Guarda unilateral: o que é e quando pode ser aplicada
Embora a guarda compartilhada seja hoje a regra no ordenamento jurídico brasileiro, existem situações em que a guarda unilateral, atribuída a apenas um dos genitores, é aplicada. Entender quando isso ocorre ajuda a esclarecer dúvidas comuns e a evitar expectativas equivocadas de parte a parte.
O que caracteriza a guarda unilateral
Na guarda unilateral, um dos pais fica responsável pelas decisões cotidianas relativas à criança ou ao adolescente.
O outro genitor mantém o direito de convivência e o direito de supervisionar os interesses do filho, podendo solicitar informações sobre escola, saúde e desenvolvimento, ainda que não participe diretamente das decisões do dia a dia.

-------------------------

Enunciado 1 »
Responda às perguntas a seguir com base no trecho sobre guarda unilateral.
(a) Qual modalidade de guarda é hoje a regra no ordenamento jurídico brasileiro?
(b) Na guarda unilateral, por quais decisões um dos pais fica responsável?
(c) Sobre quais assuntos o outro genitor pode solicitar informações?
Enunciado 2 » Redija a continuação do trecho sobre guarda unilateral, começando logo após a última frase apresentada.
A listagem não guarda relação com o trecho apresentado.

(Entradas de dados armazenadas)
-------------------------

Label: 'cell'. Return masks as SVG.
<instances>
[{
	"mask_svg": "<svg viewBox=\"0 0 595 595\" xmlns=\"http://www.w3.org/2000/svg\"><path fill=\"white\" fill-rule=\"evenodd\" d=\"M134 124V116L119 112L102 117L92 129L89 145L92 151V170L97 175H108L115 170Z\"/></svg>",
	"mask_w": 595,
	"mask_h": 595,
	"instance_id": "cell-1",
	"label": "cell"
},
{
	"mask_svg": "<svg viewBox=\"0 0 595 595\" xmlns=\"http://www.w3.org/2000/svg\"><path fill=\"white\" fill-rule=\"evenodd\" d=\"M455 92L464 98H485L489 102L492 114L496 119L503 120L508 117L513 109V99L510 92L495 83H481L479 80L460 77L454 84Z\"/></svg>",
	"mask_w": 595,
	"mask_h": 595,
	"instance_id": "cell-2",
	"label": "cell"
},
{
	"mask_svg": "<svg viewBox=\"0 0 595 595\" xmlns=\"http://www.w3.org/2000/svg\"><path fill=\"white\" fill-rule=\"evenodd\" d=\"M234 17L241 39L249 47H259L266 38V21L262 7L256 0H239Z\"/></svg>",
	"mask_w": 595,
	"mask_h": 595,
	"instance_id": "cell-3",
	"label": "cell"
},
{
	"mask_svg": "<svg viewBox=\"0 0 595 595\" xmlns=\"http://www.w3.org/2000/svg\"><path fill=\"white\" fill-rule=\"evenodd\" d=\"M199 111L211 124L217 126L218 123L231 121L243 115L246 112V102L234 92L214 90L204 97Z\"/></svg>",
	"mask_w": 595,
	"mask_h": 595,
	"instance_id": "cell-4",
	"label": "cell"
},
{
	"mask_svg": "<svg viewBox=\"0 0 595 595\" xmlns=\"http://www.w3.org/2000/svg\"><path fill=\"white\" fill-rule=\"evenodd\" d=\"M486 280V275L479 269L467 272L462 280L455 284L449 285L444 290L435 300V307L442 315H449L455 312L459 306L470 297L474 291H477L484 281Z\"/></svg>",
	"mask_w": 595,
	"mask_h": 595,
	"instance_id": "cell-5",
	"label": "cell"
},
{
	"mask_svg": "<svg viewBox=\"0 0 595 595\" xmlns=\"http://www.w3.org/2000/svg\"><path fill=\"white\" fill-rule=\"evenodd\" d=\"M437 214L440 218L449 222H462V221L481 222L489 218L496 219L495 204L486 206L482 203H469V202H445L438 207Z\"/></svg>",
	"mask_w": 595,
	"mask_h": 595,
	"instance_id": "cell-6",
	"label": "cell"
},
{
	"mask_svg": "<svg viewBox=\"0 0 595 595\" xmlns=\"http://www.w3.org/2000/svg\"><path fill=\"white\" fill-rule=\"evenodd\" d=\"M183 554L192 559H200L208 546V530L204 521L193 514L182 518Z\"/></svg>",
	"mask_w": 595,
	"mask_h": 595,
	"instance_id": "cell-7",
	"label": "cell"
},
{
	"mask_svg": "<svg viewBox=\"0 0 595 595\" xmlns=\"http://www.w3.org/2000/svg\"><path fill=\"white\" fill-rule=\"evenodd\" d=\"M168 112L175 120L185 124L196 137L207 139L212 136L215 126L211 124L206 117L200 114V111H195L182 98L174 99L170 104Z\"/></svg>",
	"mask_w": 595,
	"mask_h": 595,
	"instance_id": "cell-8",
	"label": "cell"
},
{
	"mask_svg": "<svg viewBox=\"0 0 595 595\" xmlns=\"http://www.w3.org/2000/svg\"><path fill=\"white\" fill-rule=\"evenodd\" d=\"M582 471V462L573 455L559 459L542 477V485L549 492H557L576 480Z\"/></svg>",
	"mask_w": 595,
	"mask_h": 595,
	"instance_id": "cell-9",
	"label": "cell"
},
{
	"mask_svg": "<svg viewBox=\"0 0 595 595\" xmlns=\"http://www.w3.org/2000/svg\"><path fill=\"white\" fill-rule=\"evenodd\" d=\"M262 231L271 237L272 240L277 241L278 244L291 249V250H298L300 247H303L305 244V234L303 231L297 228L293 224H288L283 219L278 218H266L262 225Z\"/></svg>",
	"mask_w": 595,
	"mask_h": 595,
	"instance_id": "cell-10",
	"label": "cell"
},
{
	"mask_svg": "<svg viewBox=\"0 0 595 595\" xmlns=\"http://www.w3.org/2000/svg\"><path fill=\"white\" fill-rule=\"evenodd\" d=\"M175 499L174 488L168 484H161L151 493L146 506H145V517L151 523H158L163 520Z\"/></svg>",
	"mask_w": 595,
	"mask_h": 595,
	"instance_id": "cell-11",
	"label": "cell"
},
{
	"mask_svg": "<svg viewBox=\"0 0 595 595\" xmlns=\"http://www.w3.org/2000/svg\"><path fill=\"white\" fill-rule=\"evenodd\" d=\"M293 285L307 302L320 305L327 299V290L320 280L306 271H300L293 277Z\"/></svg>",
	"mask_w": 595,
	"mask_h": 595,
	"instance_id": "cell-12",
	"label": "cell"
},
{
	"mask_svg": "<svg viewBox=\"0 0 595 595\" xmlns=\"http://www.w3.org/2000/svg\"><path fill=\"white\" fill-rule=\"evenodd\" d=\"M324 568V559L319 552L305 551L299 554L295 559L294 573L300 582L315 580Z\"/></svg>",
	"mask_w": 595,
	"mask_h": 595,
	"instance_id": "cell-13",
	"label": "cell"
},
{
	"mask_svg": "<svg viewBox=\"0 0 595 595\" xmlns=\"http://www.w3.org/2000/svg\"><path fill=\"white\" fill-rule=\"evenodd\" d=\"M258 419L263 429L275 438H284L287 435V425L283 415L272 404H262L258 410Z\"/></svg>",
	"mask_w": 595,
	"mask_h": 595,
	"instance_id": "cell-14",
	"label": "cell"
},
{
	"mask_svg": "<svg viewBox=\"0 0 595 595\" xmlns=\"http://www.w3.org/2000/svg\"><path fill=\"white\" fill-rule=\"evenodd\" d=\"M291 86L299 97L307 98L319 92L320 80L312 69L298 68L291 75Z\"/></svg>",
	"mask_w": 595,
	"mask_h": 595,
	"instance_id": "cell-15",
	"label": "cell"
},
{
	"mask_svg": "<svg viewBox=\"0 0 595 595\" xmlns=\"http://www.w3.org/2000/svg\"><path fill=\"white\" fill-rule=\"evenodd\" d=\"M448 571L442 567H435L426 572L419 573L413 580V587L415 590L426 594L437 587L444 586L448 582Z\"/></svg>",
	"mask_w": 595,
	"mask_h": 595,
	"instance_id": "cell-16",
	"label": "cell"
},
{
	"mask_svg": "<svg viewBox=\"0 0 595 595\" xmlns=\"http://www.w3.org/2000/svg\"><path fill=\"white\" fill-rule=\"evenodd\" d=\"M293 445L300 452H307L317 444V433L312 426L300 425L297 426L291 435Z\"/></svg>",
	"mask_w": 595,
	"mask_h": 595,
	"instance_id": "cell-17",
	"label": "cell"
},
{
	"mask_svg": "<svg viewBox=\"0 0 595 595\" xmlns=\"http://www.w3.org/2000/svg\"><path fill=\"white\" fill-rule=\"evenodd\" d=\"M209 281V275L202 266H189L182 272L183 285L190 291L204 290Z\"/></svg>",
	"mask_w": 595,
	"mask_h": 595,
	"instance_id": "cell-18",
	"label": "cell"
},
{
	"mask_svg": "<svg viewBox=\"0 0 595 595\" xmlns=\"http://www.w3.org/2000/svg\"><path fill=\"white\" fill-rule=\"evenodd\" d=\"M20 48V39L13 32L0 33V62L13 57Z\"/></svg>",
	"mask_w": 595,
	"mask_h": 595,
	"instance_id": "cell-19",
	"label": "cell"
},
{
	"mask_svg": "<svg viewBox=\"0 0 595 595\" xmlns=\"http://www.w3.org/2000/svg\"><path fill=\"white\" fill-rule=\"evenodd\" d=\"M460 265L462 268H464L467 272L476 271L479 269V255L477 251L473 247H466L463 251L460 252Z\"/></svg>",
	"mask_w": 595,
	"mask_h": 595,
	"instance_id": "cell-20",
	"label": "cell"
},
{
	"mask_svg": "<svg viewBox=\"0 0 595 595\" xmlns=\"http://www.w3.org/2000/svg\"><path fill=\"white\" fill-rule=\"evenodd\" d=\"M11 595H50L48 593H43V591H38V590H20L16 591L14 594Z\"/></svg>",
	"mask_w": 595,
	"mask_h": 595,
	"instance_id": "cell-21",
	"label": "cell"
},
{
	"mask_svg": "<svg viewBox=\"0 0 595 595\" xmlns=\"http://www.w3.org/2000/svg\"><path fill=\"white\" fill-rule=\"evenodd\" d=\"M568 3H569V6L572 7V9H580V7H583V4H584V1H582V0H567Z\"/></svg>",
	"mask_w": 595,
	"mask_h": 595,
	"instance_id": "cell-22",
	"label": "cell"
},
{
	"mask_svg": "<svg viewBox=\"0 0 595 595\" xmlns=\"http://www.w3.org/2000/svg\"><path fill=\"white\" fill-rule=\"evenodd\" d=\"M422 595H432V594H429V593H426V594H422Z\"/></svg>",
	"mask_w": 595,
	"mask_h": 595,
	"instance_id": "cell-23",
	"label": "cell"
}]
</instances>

-------------------------

Resposta esperada 1 »
(a) A guarda compartilhada.
(b) Pelas decisões cotidianas relativas à criança ou ao adolescente.
(c) Sobre escola, saúde e desenvolvimento do filho.

Resposta esperada 2 »
Situações que podem levar à guarda unilateral
- Quando um dos genitores declara em juízo que não deseja a guarda
- Quando um dos genitores não reúne condições de exercer a guarda compartilhada
- Em casos de violência doméstica ou familiar comprovada
- Quando um dos pais está ausente ou não demonstra interesse em participar
- Quando há risco concreto à integridade física ou psíquica da criança
O papel do melhor interesse da criança
Toda decisão sobre guarda no Brasil é orientada pelo princípio do melhor interesse da criança e do adolescente.
Isso significa que o modelo adotado deve priorizar o bem-estar, a segurança e o desenvolvimento saudável do filho, e não a conveniência, a preferência ou a disputa entre os pais. É por esse filtro que o juiz avalia as provas apresentadas.
O que o genitor sem a guarda mantém
Guarda e poder familiar são coisas distintas. Perder a guarda não significa perder o poder familiar, que só é destituído em hipóteses graves e por decisão judicial específica.
- Direito de convivência, conforme regime definido em acordo ou decisão
- Direito de fiscalizar a manutenção e a educação do filho
- Direito de obter informações de escolas e serviços de saúde
- Dever de contribuir com a pensão alimentícia
A guarda pode ser revista depois
Decisões sobre guarda não são definitivas para sempre. Se as circunstâncias que motivaram a guarda unilateral mudarem de forma relevante, é possível pedir judicialmente a revisão do modelo.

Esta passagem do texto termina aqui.